No desaparecido Rialto (ficava na Praça de D. João I) , por exemplo, reunia-se o grupos dos poetas que editavam as "Notícias do Bloqueio". Eram eles o Egito Gonçalves, o Daniel Filipe, o Papiniano Carlos, o Luís Veiga Leitão, o António Rebordão Navarro, às vezes o José Augusto Seabra e, sempre que os trabalhos jornalísticos o permitiam, o autor destas linhas, então um jovem candidato a jornalista. As "Notícias do Bloqueio", redigidas "à sombra" dos murais de Abel Salazar pintados nas paredes do café, eram, sobretudo, cadernos de poesia mas eram também e, fundamentalmente, trincheiras de combate político e tribuna de difusão de novas ideias. "Noticias do Bloqueio" é o título de um poema do Egito. Recordo-me que foi o Daniel Filipe quem sugeriu que fosse o título desse poema a servir de cabeçalho aos cadernos. A colecção completa destes cadernos é hoje raríssima e, por isso, difícil de encontrar. A sua reedição seria como que o "pontapé de saída" para a tal história dos nossos "cafés".
Outro "café" cultural era a Primus - um misto de café e confeitaria à volta de cujas mesas eram certos, a determinadas horas do dia, o arquitecto Américo Losa e a mulher, a escritora Ilse Losa; o prestigiado advogado e respeitado combatente pelas Liberdades, Artur Santos Silva; António Ramos de Almeida que orientava o Suplemento Cultural do "Jornal de Notícias", onde acolhia fraternalmente os jovens que então ensaiavam os primeiros voos artísticos, literários ou teatrais. Recordo que o Círculo de Cultura Teatral – Teatro Experimental do Porto (TEP) tinha acabado de ser fundado e funcionava, com pleno êxito, no seu teatrinho da antiga Travessa de Passos Manuel, hoje denominada Rua do Ateneu Comercial do Porto. O grande mestre do Teatro que foi o António Pedro, sempre que os seus afazeres de director do TEP lhe davam alguma folga, bem como os actores que constituíam a Companhia do Teatro, eram também certos na Primus. "Primus inter pares", assim se lhe referiu Daniel Filipe numa das belissímas crónicas que diariamente publicava no "Diário Ilustrado". Escreveu: "Há no Porto um café onde se pensa. Há no Porto um café onde se escreve. Há no Porto um café onde se discute..."

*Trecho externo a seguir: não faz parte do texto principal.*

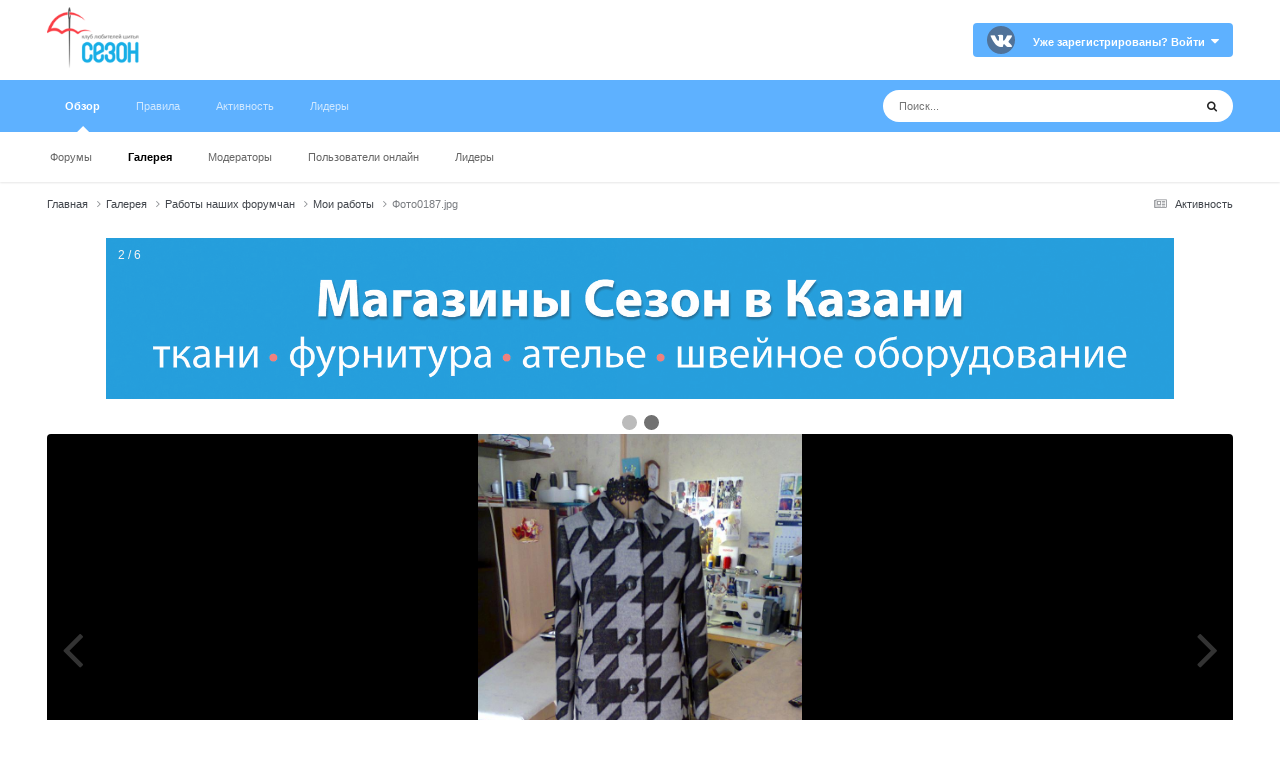

--- FILE ---
content_type: application/javascript; charset=utf-8
request_url: https://club.season.ru/uploads/javascript_global/root_map.js?v=4e52a1ea3c1768323801
body_size: 149
content:
var ipsJavascriptMap={"core":{"global_core":"https://club.season.ru/uploads/javascript_core/global_global_core.js","front_core":"https://club.season.ru/uploads/javascript_core/front_front_core.js","front_widgets":"https://club.season.ru/uploads/javascript_core/front_front_widgets.js","front_search":"https://club.season.ru/uploads/javascript_core/front_front_search.js","front_streams":"https://club.season.ru/uploads/javascript_core/front_front_streams.js","front_statuses":"https://club.season.ru/uploads/javascript_core/front_front_statuses.js","front_profile":"https://club.season.ru/uploads/javascript_core/front_front_profile.js","admin_core":"https://club.season.ru/uploads/javascript_core/admin_admin_core.js","admin_system":"https://club.season.ru/uploads/javascript_core/admin_admin_system.js"},"forums":{"front_topic":"https://club.season.ru/uploads/javascript_forums/front_front_topic.js","front_forum":"https://club.season.ru/uploads/javascript_forums/front_front_forum.js"},"gallery":{"front_view":"https://club.season.ru/uploads/javascript_gallery/front_front_view.js","front_browse":"https://club.season.ru/uploads/javascript_gallery/front_front_browse.js","front_global":"https://club.season.ru/uploads/javascript_gallery/front_front_global.js"}};;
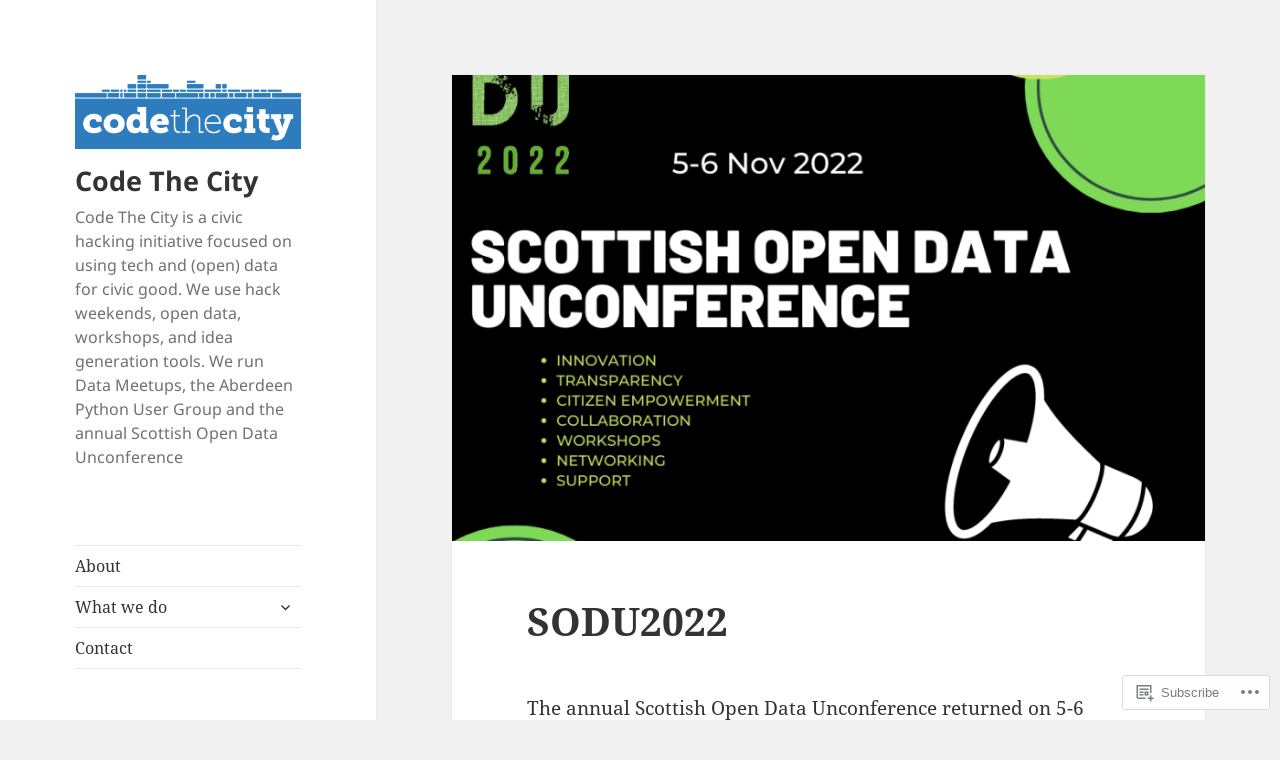

--- FILE ---
content_type: text/css;charset=utf-8
request_url: https://s0.wp.com/?custom-css=1&csblog=9Xomg&cscache=6&csrev=9
body_size: -88
content:
p{-moz-hyphens:none;-ms-hyphens:none;-webkit-hyphens:none;hyphens:none;word-wrap:normal}li{-moz-hyphens:none;-ms-hyphens:none;-webkit-hyphens:none;hyphens:none;word-wrap:normal}h3{-moz-hyphens:none;-ms-hyphens:none;-webkit-hyphens:none;hyphens:none;word-wrap:normal}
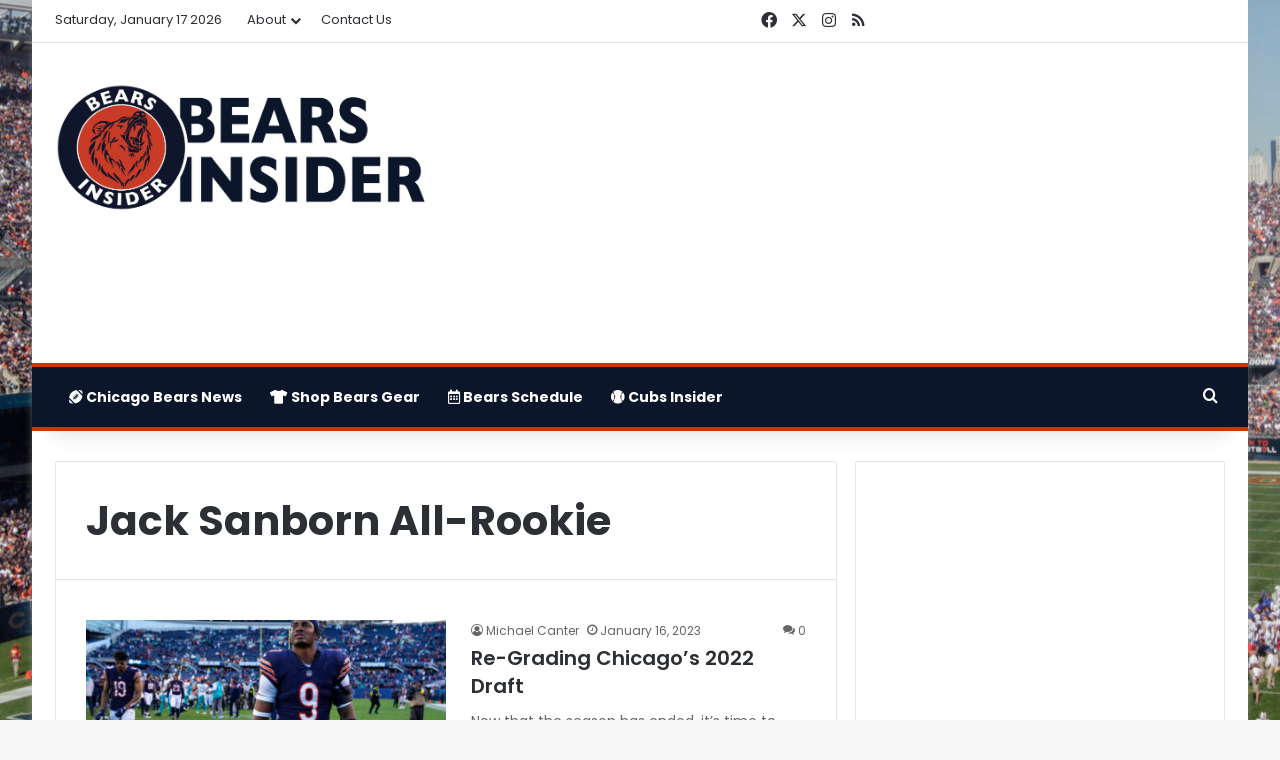

--- FILE ---
content_type: text/html; charset=utf-8
request_url: https://www.google.com/recaptcha/api2/aframe
body_size: 268
content:
<!DOCTYPE HTML><html><head><meta http-equiv="content-type" content="text/html; charset=UTF-8"></head><body><script nonce="9-QZUgi9fdlB9Igs4NkVLQ">/** Anti-fraud and anti-abuse applications only. See google.com/recaptcha */ try{var clients={'sodar':'https://pagead2.googlesyndication.com/pagead/sodar?'};window.addEventListener("message",function(a){try{if(a.source===window.parent){var b=JSON.parse(a.data);var c=clients[b['id']];if(c){var d=document.createElement('img');d.src=c+b['params']+'&rc='+(localStorage.getItem("rc::a")?sessionStorage.getItem("rc::b"):"");window.document.body.appendChild(d);sessionStorage.setItem("rc::e",parseInt(sessionStorage.getItem("rc::e")||0)+1);localStorage.setItem("rc::h",'1768653379714');}}}catch(b){}});window.parent.postMessage("_grecaptcha_ready", "*");}catch(b){}</script></body></html>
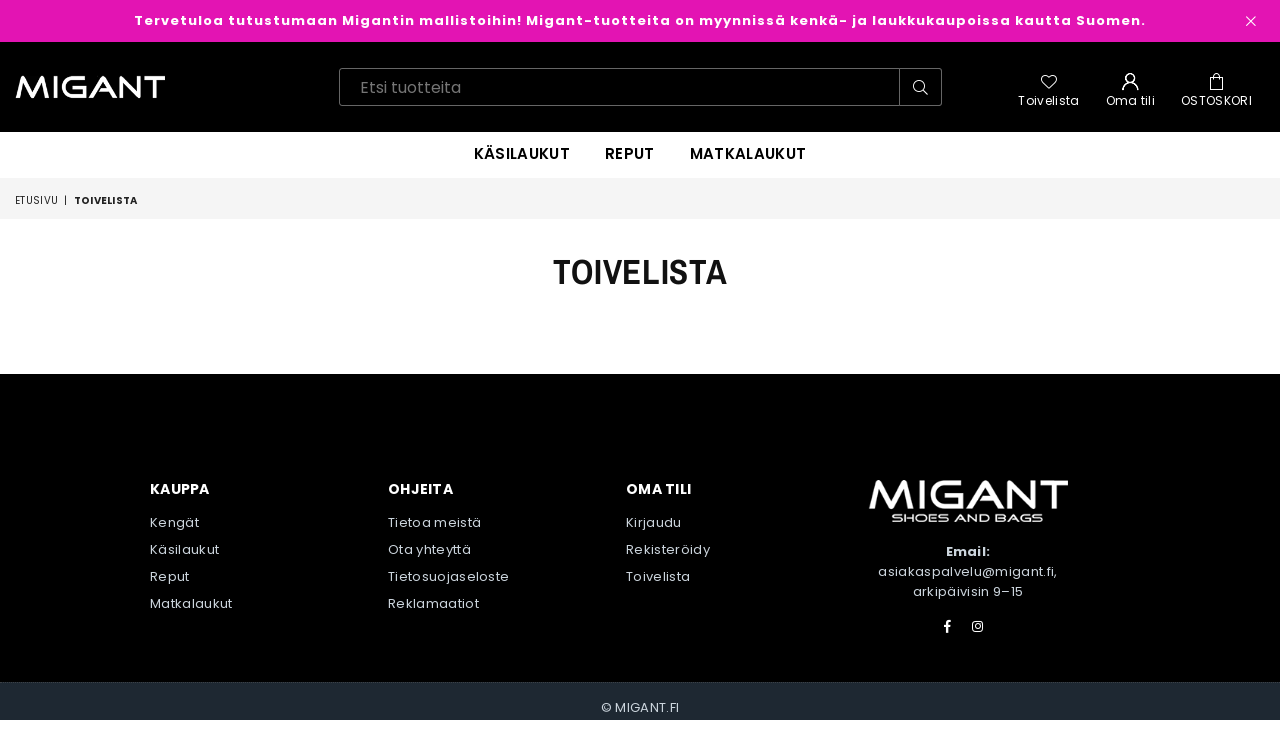

--- FILE ---
content_type: text/css
request_url: https://migant.fi/cdn/shop/t/17/assets/pages.css?v=102426753687236946061718204195
body_size: 443
content:
/** Shopify CDN: Minification failed

Line 13:26 Expected ":"
Line 78:69 Expected identifier but found "#333333"

**/


.about-us .ft_row { margin-bottom:25px; }
.about-us .row-text ul { margin-left:15px; }
.about-us .row-text li { list-style:disc; }
.about-us .row_img img:hover { transform:none; }
.team { margin:0 -10px; te}
.team  li { padding:0 10px; width:24.50%;}
.team img { margin-bottom:20px; }
.team a { margin:0 6px; }
.team .at { font-size:14px; }



.contact-page .map { height:350px; margin-top:40px; }

.contact-frm .grid { margin:0 -10px; }
.contact-frm .grid .grid__item { padding:0 10px; }
.contact-frm textarea { height:120px; }
.contact-frm input, 
.contact-frm select, 
.contact-frm textarea { margin-bottom:20px; }

.c_address li { padding:5px 0; }

.follow-us ul {margin-left:-5px;}
.follow-us li { margin-right:5px; }

.contact-page .style1 .contact-details { padding:30px;} 

.contact-page .style3 { margin:-30px 0 -50px; }
.contact-page .style3 .contact-frm { padding:0; }
.contact-page .style3 .clm { flex:1; display:flex; align-items:center; }
.contact-page .style3 .contact-col { max-width:550px; padding:40px; margin:0 auto; }
.contact-page .style3 .map { margin-top:0; height:100%; }
.contact-page .style3 .full { display:block; }
.contact-page .style3 .btn { width:100%; }

@media only screen and (max-width:1279px) {
  .contact-page .style3 .con-clm { flex-direction:column; }
}
@media only screen and (max-width:1024px) {
 .contact-page .style2 .contact-details { margin-top:30px; }
 .contact-page .style2 .follow-us { margin-bottom:15px; }
}
@media only screen and (max-width:766px) {   
  .contact-page .style3 { margin-bottom:-20px; }
}



.brandList .ttl, .brandList .list { padding:20px 10px; border-top:1px solid #eee; }
.brandList .ttl { width:100px; font-size:20px; font-weight:700; }
.brandList ul { column-count:4; }
.brandList ul a { display:inline-block; padding:5px; }

.filterbrand { margin-bottom:20px; align-items:center; flex-wrap:wrap; }
.filterbrand a { width:42px; padding:7px; text-align:center; border:1px solid #eee; }

@media only screen and (max-width:1024px) {
  .brandList ul { column-count:3; }
}
@media only screen and (max-width:766px) {
  .brandList .ttl { width:50px; }
  .brandList ul { column-count:2; }
}



.infinitpagin { clear:both; padding-top:15px; text-align:center; }
.pagination .at { vertical-align:inherit; }
.pagination li a { display:block; text-align:center; font-size:12px; #333333; height:35px; width:35px; line-height:33px; border:2px solid #f5f5f5; margin:0 2px; }
.pagination li.active a { border:2px solid #e8e8e8; color:#000; }


.widget_ttl  {  color:#111111; font-size:13px; text-transform:uppercase; font-weight:700; margin-bottom:10px; position:relative }
.widget_con { margin-bottom:30px; color:#000000; }
.sb_widget a { font-size:13px; color:#000000; }
.sb_widget a:hover {color:#e314b3;}

.blog_detail.right { float:right; }
.blog-category li { padding:2px 0; }

.post { padding-bottom:15px; }
.post_img { float:left; margin-right:10px; }
.post_name { line-height:17px; display:block; margin-bottom:5px; }
.post_date { display:block; color:#333333; margin:0; }

.article_comment .at { font-size:14px; vertical-align:initial;}

.article_tags li { margin-left:5px; }
.article_tags li a { text-decoration:underline; color:#111; transition:all 0.3s ease-out; }
.article_tags li a:hover { text-decoration:none; }

.blog_listview { max-width:900px; margin:0 auto }
.blog_listview .article { margin-bottom:40px }

@media only screen and (max-width:766px) {
  .article_grid_img { margin-bottom:15px; }
  .blog_listview .article { margin-bottom:20px }
}

.blog_detail .social-sharing { margin-bottom:20px; }

h2.sub-title { font-size:14px; letter-spacing:0.5px; margin-bottom:20px; border-bottom:1px solid #f5f5f5; text-align:left; padding-bottom:15px; }

.blog-nav .at { font-size:16px; }
.blog-nav a { color:#000; }

#comment_form { padding:50px 50px 40px; background:#faf9f9; }
.comment-form h2 { font-size:13px; text-transform:uppercase; font-weight:700; font-family:arial; margin-bottom:30px; }

#comments .comment { margin-bottom:20px; padding-top:20px; }
#comments .comment + .comment { border-top:1px solid #f5f5f5; }
#comments .comment__meta { font-size:12px; }
#comments time { color:#333333; }
.comment:last-child { margin-bottom:0; }
.comment__meta-item { margin-right:10px; font-size:1.07692em; }
.comment__meta-item:first-child::before { content:'\2014 \0020'; }

.a_list2 { display:flex; }
.a_list2 .article_image { width:35%; padding-right:20px; }
.a_list2 .list-detail { width:65%; }
.a_list2 h3 { font-size:16px; margin-bottom:5px; }
.a_list2 .publish-detail { margin-bottom:15px; font-size:12px; }
.article_image img {display:block;}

E o "Majestic", hoje uma instituição da cidade? O que esse "café" representou e representa no panorama cultural do Porto! Houve um famoso grupo de artistas que o elegeu como praça forte para as suas guerras contra o "statu quo", que o mesmo é dizer contra o imobilismo e a inércia reinantes. Foram eles o José Rodrigues, o Armando Alves, o Ângelo de Sousa e o Jorge Pinheiro que passaram à história artística do Porto com a designação de "Os Quatro Vintes". Ainda muito recentemente, num agradável convívio com três dos "Quatro Vintes" (o Zé Rodrigues, o Armando e o Ângelo) se evocou, com alguma emoção, o tratamento afectuoso de que estes artistas eram alvo por parte dos donos do "Majestic". Não há dúvida que para muitos deles, o "café", além de ser a sua Academia, era também uma espécie de lar onde podiam aquecer-se e alimentar-se, graças, muitas vezes, à generosidade de nobres gerentes hoje infelizmente esquecidos.
Outro café, inexplicável e incompreensivelmente desaparecido, mas não esquecido, e que merece ser referido aqui, pois exerceu também uma grande influência no pensamento cultural e político do século XX, foi "A Brasileira". Era frequentado, indiferentemente, por homens da esquerda e da direita. Com esta singularidade: os de esquerda sentavam-se à direita e os de direita ocupavam as mesas do lado esquerdo.
* Escritor, jornalista e editor da revista "Visão"
Texto originalmente publicado na revista "Porto de Encontro", Julho de 2001.